┌──

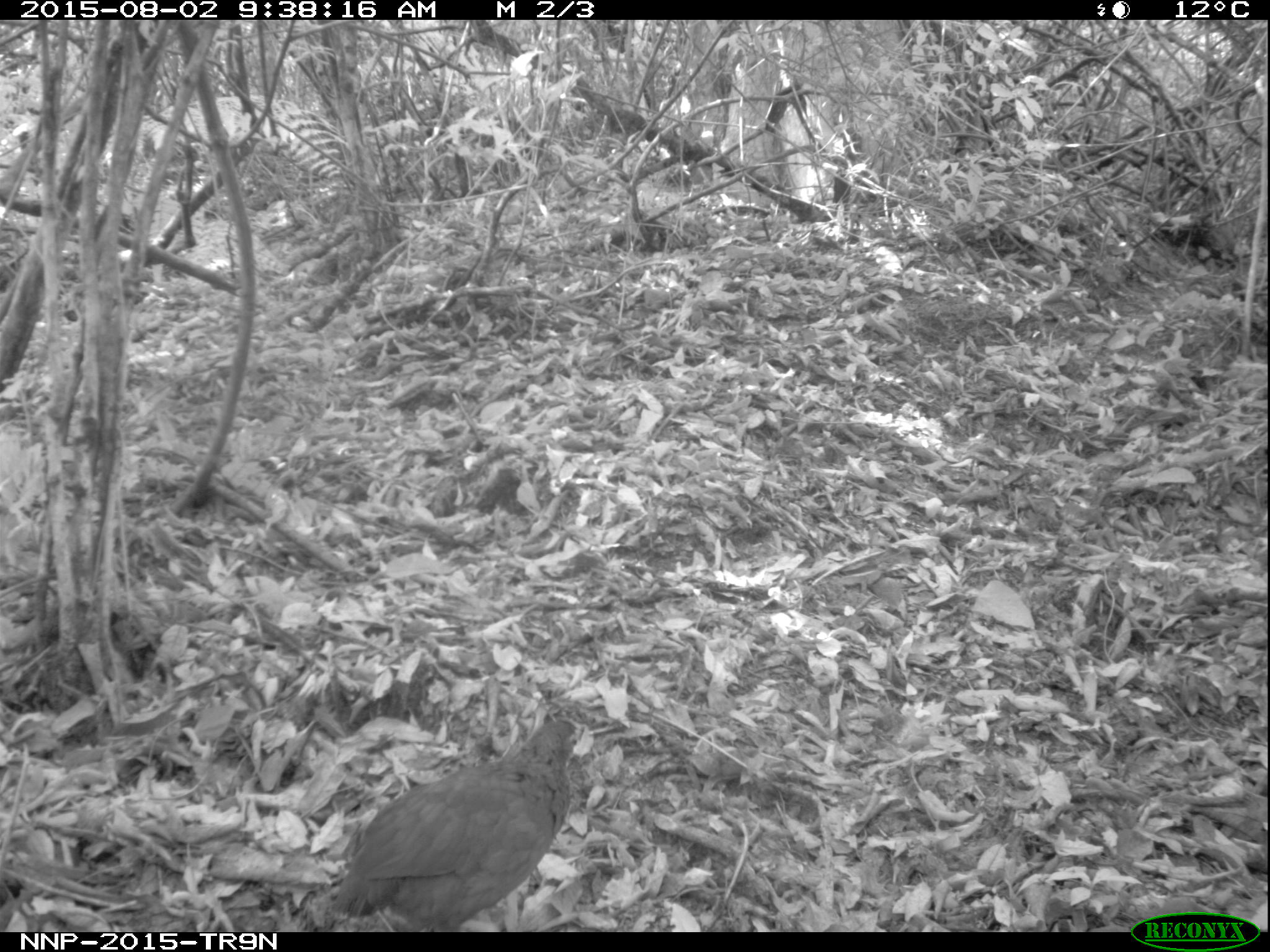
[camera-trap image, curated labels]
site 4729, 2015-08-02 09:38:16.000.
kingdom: Animalia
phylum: Chordata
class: Aves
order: Galliformes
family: Phasianidae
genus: Pternistis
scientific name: Pternistis nobilis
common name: handsome francolin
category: francolinus nobilis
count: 1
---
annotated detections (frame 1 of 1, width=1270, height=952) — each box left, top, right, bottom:
francolinus nobilis: 319, 711, 585, 930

└──

Problem to work on
Reproduce, unchanged, the line containing "phylum: Chordata" and each line after it through the end of the listing above, and nothing else.

Output of the exercise
phylum: Chordata
class: Aves
order: Galliformes
family: Phasianidae
genus: Pternistis
scientific name: Pternistis nobilis
common name: handsome francolin
category: francolinus nobilis
count: 1
---
annotated detections (frame 1 of 1, width=1270, height=952) — each box left, top, right, bottom:
francolinus nobilis: 319, 711, 585, 930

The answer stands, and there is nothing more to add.